Metin Bölümü:
※ ※ ※
Türkiye'nin yarısına pornocu dedi!
Abone olBursa Barosu Çevre Komisyonu Başkanı Avukat Şaban Cankat Taşkın, porno yayınla ilgili öyle bir açıklamaya imza attı ki..
Bursa Barosu Çevre Komisyonu Başkanı Avukat
Şaban Cankat Taşkın, internet kullanıcılarının neredeyse yarısının
pornografi tüketicisi olduğunu öne sürdü.
Taşkın, TCK'nın 226. maddesinde yer alan 'bilgisayarda müstehcen
görüntü bulundurma suçu'nun, mağduriyetlerin önlenmesi bakımından
daha dar kapsamda ele alınması gerektiğini savundu.
Taşkın ayrıca, bilgisayarda müstehcen görüntü bulundurmayı suç
saymanın, laik devlette kabul edilebilir bir uygulama olmadığını
iddia etti.
Bursa Barosu Çevre Komisyonu Başkanı Avukat Cankat Taşkın, bilişim
hukuku konusunda Bursa Baro Evi'nde bir seminer verdi. Taşkın,
'İnternet Üzerinden İşlenen Suçlarla Mücadele Edilmesi Hakkındaki
Kanun'da ve ilgili yönetmelikte düzenlenen erişim yasağı, cevap ve
düzeltme hakkı, internet servis sağlayıcılarının yükümlülükleri;
CMUK'a göre bilgisayarların aranması, internet bankacılığından
doğan hukuki sorumluluklar, istenmeyen e-posta ve SMS'ler ve
bunlarla ilgili Yargıtay kararlarını anlattı.
Bursa Barosu Başkanı Zeki Kahraman'ın da izlediği seminerde Taşkın,
bilişim hukukunda yer alan müstehcenlik suçuyla ilgili olarak
şunları söyledi: "Türk Ceza Kanunu (TCK)'na göre müstehcen
görüntülerin ülkeye sokulması, çoğaltılması, satışa arz edilmesi,
satılması, nakledilmesi, depolanması, ihraç edilmesi,
bulundurulması ya da başkalarının kullanımına sunulması suç olarak
kabul edilmiştir. Bir başka deyişle, müstehcenlik suçunun maddi
unsuru, bu sayılan eylemlerden herhangi biridir. Bulundurma eylemi
de maddeye göre suç sayılmaktadır. Ancak, salt lafzi yorumla yola
çıkılarak, kanundaki bulundurma eyleminin başlı başına suç
sayılması birtakım ciddi hukuki sorunlara yol açabilecektir.
Öncelikle belirtmemiz gerekmektedir ki TCK 226 yorumlanırken, tüm
internet kullanıcılarının neredeyse yarısının internetteki
pornografinin tüketicisi olduğu da düşünülmeli ve müstehcenlik
kavramının olabildiğince dar yorumlanması, doğabilecek olası
mağduriyetleri baştan önleyebilecektir."
※ ※ ※
Kaynak Veriler:
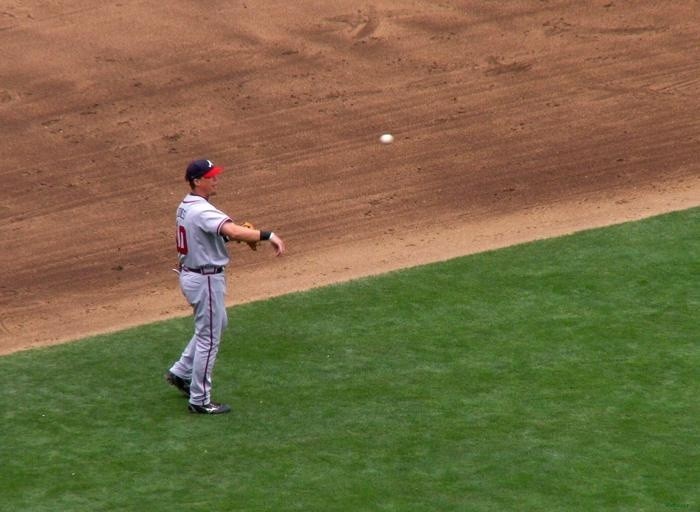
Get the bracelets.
※ ※ ※
Alıştırma Görevleri:
1. Haber metninde "Bursa Barosu Çevre Komisyonu Başkanı Avukat Cankat Taşkın, bilişim hukuku" sözleriyle başlayan paragrafı, ana bilgilerini koruyarak madde listesi hâlinde yeniden yazınız.
2. Haber metninin "Bursa Barosu Çevre Komisyonu Başkanı Avukat Cankat" ifadesinden başlayıp "Yargıtay kararlarını anlattı." ifadesi de dahil olmak üzere bu ifadeye kadar uzanan bölümünü aynen geri veriniz.
Veriler bu çalışmada herhangi bir işlev taşımamaktadır.

Çözümlü Yanıtlar:
1.
- Avukat Cankat Taşkın, Bursa Baro Evi'nde bilişim hukuku konusunda bir seminer verdi.
- Seminerde ele aldığı konular:
  - İnternet Üzerinden İşlenen Suçlarla Mücadele Edilmesi Hakkındaki Kanun ve ilgili yönetmelikte düzenlenen erişim yasağı, cevap ve düzeltme hakkı ile internet servis sağlayıcılarının yükümlülükleri
  - CMUK'a göre bilgisayarların aranması
  - İnternet bankacılığından doğan hukuki sorumluluklar
  - İstenmeyen e-posta ve SMS'ler
  - Bu konularla ilgili Yargıtay kararları

2.
Bursa Barosu Çevre Komisyonu Başkanı Avukat Cankat Taşkın, bilişim
hukuku konusunda Bursa Baro Evi'nde bir seminer verdi. Taşkın,
'İnternet Üzerinden İşlenen Suçlarla Mücadele Edilmesi Hakkındaki
Kanun'da ve ilgili yönetmelikte düzenlenen erişim yasağı, cevap ve
düzeltme hakkı, internet servis sağlayıcılarının yükümlülükleri;
CMUK'a göre bilgisayarların aranması, internet bankacılığından
doğan hukuki sorumluluklar, istenmeyen e-posta ve SMS'ler ve
bunlarla ilgili Yargıtay kararlarını anlattı.